-- DOCUMENT SECTION start --

When we’re considering the energy use of many computations, including many erasures of bits, it seems reasonable to assume that the erased bits will roughly be equally split between 0 and 1. Hence Landauer’s principle applies well to an aggregation of many computations. Over many FLOPs, if the number of bit erasures is roughly the same for each FLOP, then the energy-use-per-FLOP is proportional to $kT\ln \left(2\right)$.

Conclusion

Hopefully, this has clarified the connection between Shannon (or “logical” or “computational”) entropy and thermodynamic entropy, and in the process elucidated why Landauer’s principle is true. Computationally useful information and thermodynamic entropy are “on average” exchangeable. Does this say something deep about computation or cognition? Dunno.

1. ^{^}

   A definition of equilibrium precise enough for our purposes is: there are no gradients in density, pressure or temperature and therefore no net macroscopic flows of matter or of energy. An example is the air in the room you’re in now: it makes sense to talk about the temperature of the room since the temperature is uniform throughout the room, similarly for air pressure and other stuff.

2. ^{^}

   Up to a multiplication: Thermodynamic entropy $S\left(X\right)=k\ln \left(2\right)H\left(X\right)$ where $k$ is the Boltzmann constant.

3. ^{^}

   Here I’m using the language of Lavis 2001.

-- DOCUMENT SECTION end --

> PROBLEM SET
**a)** In the text on Landauer's principle, which quantities does the definition of equilibrium say must have no gradients? List every one.
**b)** Proceed with the text on Landauer's principle, starting after its final sentence.

-- PROVIDED RECORDS start --

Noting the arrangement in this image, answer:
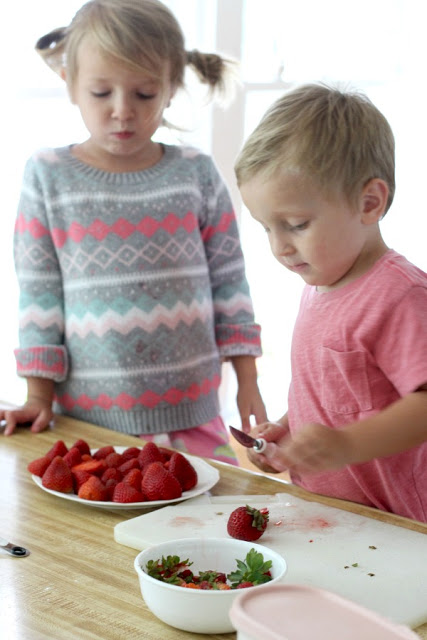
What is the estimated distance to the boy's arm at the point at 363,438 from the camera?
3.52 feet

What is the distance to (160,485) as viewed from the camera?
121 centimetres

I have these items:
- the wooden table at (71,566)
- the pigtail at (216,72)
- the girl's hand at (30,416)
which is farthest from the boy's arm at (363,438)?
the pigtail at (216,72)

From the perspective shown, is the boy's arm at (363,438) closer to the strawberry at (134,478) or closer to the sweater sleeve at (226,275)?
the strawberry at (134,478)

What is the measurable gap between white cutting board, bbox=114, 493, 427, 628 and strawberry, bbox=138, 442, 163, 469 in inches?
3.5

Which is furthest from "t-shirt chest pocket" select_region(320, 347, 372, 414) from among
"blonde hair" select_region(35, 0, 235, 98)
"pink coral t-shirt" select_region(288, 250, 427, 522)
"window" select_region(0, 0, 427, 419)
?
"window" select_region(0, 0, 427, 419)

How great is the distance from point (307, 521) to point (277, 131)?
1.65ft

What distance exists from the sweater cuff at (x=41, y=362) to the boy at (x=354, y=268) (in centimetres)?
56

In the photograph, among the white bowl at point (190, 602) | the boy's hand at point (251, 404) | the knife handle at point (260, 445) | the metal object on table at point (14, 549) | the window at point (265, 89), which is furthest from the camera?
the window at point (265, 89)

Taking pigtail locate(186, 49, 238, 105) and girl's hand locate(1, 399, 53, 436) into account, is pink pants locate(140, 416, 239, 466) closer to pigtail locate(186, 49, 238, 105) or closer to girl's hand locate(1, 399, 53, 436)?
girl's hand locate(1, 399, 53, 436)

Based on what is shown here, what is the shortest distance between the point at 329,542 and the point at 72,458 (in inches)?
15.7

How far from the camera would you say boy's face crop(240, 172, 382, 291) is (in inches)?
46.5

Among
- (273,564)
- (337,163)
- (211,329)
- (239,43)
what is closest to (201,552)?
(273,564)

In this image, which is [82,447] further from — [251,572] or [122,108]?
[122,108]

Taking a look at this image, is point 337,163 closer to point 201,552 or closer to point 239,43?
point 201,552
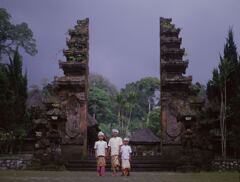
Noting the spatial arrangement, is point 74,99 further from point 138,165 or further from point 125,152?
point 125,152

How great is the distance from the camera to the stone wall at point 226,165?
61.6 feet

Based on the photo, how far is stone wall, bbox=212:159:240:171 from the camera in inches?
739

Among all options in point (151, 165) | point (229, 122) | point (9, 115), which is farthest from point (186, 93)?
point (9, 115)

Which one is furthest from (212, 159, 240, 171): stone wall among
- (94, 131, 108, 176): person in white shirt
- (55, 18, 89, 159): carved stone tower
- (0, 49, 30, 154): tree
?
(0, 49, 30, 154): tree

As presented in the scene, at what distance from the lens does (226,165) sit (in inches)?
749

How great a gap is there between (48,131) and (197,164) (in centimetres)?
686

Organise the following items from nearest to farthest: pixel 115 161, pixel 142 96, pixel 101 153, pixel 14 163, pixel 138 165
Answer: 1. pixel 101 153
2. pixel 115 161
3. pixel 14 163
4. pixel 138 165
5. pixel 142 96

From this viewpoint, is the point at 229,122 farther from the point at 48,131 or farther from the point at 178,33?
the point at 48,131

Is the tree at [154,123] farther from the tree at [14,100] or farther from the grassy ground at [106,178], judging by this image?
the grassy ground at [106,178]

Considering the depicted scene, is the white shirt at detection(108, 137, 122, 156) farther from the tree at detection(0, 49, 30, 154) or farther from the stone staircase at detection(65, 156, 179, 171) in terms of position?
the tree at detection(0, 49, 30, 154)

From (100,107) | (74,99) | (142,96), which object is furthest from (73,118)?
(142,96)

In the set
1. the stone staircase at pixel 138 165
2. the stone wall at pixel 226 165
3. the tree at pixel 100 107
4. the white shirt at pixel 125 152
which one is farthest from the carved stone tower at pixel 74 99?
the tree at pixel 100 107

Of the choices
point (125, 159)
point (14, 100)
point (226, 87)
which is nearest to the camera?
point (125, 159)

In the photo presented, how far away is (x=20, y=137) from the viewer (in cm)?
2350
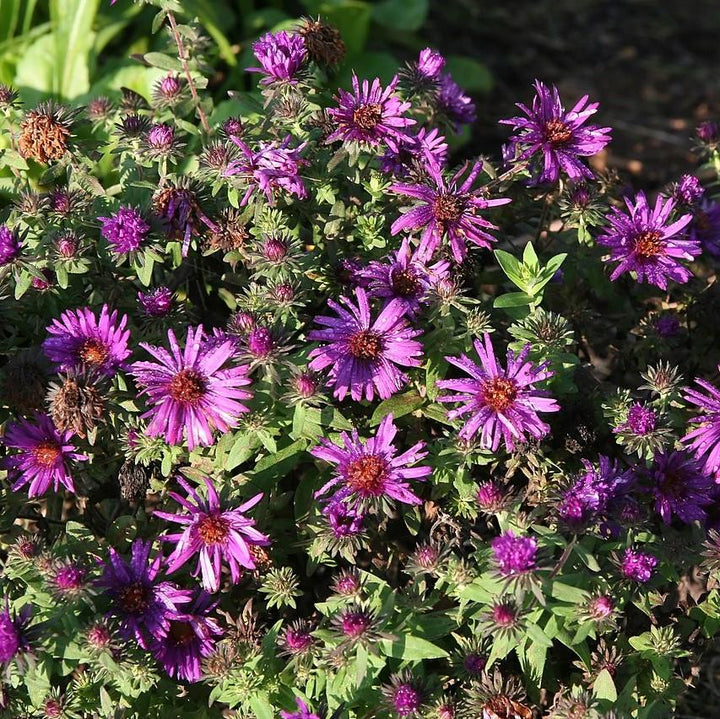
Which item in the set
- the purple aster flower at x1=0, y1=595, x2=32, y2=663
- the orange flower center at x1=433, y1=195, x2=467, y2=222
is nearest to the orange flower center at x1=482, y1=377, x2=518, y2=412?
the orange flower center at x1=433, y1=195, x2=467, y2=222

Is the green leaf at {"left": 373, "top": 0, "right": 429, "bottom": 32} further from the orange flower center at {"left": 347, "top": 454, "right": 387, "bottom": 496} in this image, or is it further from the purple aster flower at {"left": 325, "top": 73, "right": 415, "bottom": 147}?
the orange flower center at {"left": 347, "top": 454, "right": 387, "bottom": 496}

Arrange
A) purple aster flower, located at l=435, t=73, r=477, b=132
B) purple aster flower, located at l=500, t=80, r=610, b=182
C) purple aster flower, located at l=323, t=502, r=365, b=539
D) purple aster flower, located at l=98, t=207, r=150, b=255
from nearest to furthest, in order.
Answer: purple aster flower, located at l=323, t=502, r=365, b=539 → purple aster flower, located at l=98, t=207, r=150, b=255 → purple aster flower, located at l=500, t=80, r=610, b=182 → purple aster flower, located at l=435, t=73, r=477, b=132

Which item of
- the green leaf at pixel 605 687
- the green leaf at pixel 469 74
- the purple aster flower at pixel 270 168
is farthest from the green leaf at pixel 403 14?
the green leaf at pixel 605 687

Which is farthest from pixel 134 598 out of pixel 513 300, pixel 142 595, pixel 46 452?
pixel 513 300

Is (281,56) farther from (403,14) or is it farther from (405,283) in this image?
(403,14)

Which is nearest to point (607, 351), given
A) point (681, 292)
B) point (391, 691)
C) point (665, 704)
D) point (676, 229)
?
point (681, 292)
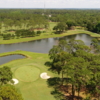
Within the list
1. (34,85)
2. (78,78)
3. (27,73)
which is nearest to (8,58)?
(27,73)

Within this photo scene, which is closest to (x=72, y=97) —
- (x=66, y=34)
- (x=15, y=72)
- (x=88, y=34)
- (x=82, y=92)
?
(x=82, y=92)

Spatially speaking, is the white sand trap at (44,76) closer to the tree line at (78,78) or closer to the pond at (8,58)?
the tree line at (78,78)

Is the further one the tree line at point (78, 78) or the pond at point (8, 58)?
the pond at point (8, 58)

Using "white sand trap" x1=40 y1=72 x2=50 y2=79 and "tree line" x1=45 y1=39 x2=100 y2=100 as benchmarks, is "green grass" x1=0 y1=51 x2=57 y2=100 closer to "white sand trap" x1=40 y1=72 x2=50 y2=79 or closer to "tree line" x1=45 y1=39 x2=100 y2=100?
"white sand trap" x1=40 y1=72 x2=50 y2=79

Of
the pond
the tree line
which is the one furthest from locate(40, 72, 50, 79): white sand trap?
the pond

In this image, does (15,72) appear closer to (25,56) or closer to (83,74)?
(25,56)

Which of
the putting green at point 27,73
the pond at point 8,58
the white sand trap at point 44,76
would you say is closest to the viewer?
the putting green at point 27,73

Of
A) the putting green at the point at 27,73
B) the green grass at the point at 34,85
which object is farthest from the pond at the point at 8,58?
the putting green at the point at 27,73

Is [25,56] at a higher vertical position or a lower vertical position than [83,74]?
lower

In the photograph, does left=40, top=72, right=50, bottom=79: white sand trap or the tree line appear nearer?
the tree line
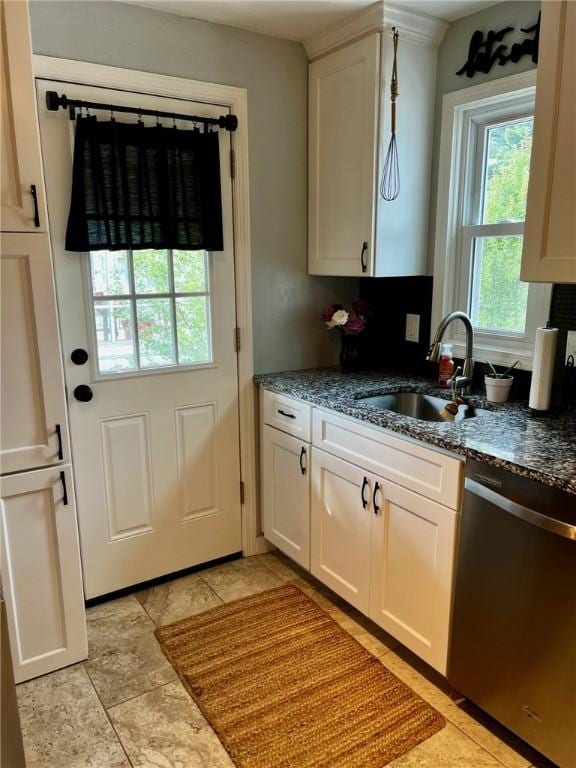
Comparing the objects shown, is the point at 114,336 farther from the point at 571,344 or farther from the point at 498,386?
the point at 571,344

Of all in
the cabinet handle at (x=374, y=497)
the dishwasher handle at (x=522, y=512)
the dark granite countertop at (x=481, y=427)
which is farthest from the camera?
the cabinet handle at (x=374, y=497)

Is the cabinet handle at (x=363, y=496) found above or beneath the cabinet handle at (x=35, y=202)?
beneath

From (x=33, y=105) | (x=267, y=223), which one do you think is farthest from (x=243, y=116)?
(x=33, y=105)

-- PROVIDED RECORDS end --
-- PROVIDED RECORDS start --

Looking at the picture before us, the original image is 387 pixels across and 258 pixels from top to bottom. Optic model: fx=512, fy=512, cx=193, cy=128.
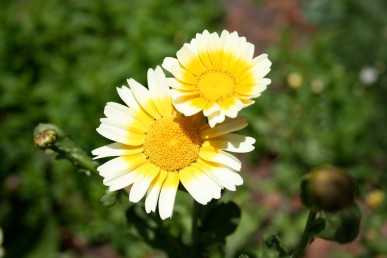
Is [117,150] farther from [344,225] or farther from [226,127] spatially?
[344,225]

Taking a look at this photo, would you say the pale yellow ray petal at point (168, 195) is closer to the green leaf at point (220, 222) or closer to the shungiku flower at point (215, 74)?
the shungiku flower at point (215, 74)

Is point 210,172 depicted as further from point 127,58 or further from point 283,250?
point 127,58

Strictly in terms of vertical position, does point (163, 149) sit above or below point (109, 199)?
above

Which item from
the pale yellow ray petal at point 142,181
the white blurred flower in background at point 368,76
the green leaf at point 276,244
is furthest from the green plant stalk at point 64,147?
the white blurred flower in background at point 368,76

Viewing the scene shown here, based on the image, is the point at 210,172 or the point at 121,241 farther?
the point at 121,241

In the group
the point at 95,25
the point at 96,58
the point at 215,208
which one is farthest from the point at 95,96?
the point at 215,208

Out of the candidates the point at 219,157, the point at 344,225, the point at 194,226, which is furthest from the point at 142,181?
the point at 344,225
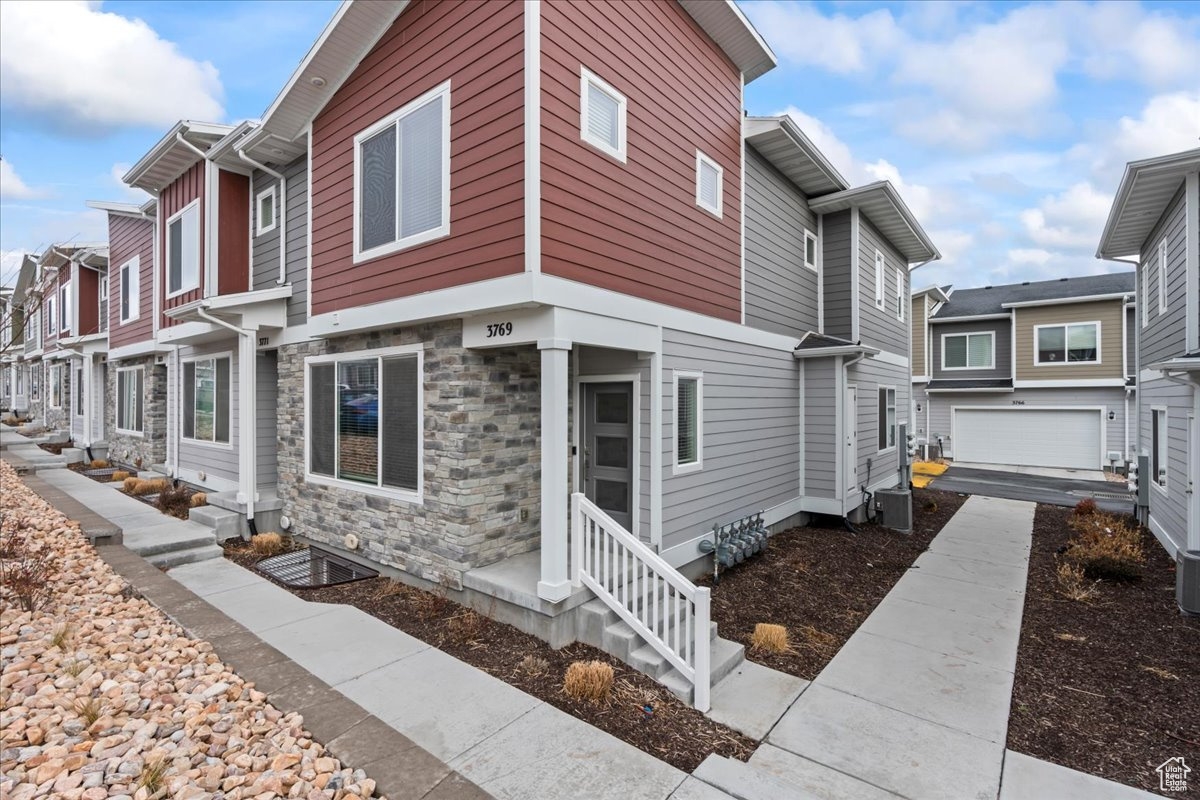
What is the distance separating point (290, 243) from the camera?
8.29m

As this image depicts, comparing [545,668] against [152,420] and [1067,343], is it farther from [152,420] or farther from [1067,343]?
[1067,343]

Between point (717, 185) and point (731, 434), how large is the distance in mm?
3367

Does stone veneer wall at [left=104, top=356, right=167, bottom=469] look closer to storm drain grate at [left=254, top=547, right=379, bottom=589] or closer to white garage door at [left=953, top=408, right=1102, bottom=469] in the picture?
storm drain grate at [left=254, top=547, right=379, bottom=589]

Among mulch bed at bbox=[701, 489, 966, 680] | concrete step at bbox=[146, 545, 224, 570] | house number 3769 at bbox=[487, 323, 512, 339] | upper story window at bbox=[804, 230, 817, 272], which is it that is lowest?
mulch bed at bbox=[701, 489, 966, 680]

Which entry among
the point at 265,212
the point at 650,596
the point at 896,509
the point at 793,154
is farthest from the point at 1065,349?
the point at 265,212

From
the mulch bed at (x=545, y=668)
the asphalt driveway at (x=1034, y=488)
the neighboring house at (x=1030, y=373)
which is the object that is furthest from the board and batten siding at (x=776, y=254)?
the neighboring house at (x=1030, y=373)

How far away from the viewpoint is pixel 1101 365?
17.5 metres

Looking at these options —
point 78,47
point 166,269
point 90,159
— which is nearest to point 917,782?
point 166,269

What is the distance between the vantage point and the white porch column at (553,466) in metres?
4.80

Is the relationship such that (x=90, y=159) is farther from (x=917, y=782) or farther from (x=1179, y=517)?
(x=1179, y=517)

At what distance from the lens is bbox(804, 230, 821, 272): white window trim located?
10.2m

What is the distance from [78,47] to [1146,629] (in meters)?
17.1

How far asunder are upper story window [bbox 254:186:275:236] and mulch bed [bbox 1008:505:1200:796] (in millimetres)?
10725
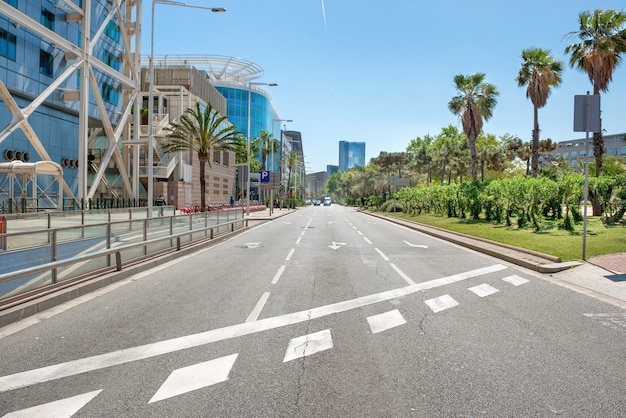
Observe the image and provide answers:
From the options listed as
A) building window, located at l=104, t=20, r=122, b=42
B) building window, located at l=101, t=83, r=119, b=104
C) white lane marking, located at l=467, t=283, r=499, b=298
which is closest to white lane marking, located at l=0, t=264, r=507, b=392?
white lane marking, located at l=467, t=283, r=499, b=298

-- PROVIDED RECORDS end --

> RESPONSES PER TASK
**a)** Density, pressure, temperature

**b)**
4. ^{^}

   Taking some mild liberties in the definition here. By “chaotic” I just mean a trajectory that is messy enough that it’s practically impossible to precisely predict the trajectory.

5. ^{^}

   $E\left(x\right)$ is the energy of microstate $x$, $k$ is the Boltzmann constant and $T$ is the temperature of the system and its surroundings.

6. ^{^}

   This is strictly speaking only true if the ergodic hypothesis is true, which I assume throughout this article.

7. ^{^}

   Notation changed to agree with the notation in this article.

8. ^{^}

   For those who haven’t read much physics but know machine learning, these diagrams are very analogous to a loss function over a space of parameters; energy ~ loss function and parameters ~ microstates. Physical things usually tend towards their lowest energy state, so they roll down the hills of this landscape to end up in one of the minema.